Is there an "analytical" version of Tao's uncertainty principle?
One does not need Gaussians in the finite case, just take $f$ to be the indicator function of the interval $[-(n-1),n-1]\subset\mathbb F_p$. A simple computation gives $$ |\hat f(x)| = \frac1{\sqrt p} \frac{|\sin\pi(2n-1)x/p|}{|\sin\pi(x/p)|} < \frac1{2\sqrt p\|x/p\|}, $$ where $\|x/p\|$ is the distance to $x/p$ from the nearest integer. As a result, $$ \sum_{x=m}^{p-m} |\hat f(x)|^2 \le \frac p{2m} = \frac p{2mn} \sum_{x=0}^{p-1} |\hat f(x)|^2. $$ Taking, say, $m,n\approx\sqrt{\varepsilon^{-1}p}$, you have both $f$ and $\hat f$ concentrated on intervals of length about $2\sqrt{\varepsilon^{-1}p}$.

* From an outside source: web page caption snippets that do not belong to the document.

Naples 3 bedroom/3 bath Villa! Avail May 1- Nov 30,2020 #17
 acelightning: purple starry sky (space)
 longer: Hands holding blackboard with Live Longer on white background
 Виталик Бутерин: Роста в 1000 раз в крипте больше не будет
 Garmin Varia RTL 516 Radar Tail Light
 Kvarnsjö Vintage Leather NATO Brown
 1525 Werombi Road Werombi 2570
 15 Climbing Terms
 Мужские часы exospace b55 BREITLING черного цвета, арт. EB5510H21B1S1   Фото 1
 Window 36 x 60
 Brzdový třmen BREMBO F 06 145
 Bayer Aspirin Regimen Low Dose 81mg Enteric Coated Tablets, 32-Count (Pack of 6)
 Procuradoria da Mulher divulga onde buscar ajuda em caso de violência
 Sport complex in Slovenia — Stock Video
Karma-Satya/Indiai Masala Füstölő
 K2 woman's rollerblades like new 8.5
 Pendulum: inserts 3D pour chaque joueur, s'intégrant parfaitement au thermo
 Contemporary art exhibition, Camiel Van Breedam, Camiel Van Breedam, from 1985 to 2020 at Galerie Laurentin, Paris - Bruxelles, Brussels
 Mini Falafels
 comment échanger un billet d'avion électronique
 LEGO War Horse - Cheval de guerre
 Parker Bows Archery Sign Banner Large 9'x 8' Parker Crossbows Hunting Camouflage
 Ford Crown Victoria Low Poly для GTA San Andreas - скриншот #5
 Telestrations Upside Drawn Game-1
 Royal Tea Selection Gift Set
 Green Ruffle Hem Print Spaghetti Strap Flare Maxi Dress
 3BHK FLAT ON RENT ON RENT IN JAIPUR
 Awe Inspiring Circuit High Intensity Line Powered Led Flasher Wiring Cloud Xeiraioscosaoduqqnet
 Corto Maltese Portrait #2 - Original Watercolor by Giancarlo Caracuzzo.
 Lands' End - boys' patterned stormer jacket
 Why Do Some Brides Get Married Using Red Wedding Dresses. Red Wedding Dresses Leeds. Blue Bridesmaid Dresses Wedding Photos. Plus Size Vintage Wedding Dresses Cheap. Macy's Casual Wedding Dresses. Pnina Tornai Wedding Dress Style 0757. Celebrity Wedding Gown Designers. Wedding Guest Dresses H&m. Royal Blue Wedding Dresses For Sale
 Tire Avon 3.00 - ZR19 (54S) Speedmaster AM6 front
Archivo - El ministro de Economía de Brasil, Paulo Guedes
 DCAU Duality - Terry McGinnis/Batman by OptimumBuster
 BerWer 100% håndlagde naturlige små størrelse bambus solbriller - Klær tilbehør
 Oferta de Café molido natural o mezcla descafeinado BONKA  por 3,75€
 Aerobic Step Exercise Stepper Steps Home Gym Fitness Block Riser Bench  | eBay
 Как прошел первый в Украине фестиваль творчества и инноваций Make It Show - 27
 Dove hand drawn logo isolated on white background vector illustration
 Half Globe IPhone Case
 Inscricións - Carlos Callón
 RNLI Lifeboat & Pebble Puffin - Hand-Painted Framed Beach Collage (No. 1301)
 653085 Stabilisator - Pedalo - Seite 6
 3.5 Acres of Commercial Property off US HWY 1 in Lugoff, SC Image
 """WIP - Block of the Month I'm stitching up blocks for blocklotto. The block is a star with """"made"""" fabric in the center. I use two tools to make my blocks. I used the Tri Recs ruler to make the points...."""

A historical point worth clarification. The inequality $|{\rm supp}\, f|+|{\rm supp}\,\hat f|\ge p+1$ was in fact proved first by Andras Biro, who has contributed it as a problem to the 1998 Schweitzer competition (Problem 3). Bearing in mind that Tao's paper appeared in 2005, I think it would be most reasonable to call it the Biro-Tao inequality.
No. One just has to apply the standard example showing the classical uncertainty principle is sharp:
Let $f(a) = \sum_{n \in \mathbb Z} e^{- \pi ( a+pn)^2 / p}$. Then $\hat{f}$ is proportional to $f$.
But $1-\epsilon$ of its mass is contained in an interval of width something like $O ( \sqrt{ p \log (1/\epsilon)})$, which is much smaller than $\epsilon p$.
The counterexample to Biro–Tao uncertainty principle for a non-prime $p = k \times l$ is a vector $f$ given by $f(x) = \sqrt{k}$ if $x$ is a multiple of $k$ and $f(x) = 0$ otherwise. Then it is easy to see that $\hat{f}(x) = \sqrt{l}$ if $x$ is a multiple of $l$ and $\hat{f}(x) = 0$ otherwise. Taking $k = l$ large enough produces a counterexample to your claim: all of the mass of $f$ and $\hat{f}$ is contained in a set of cardinality $k = \sqrt{p}$.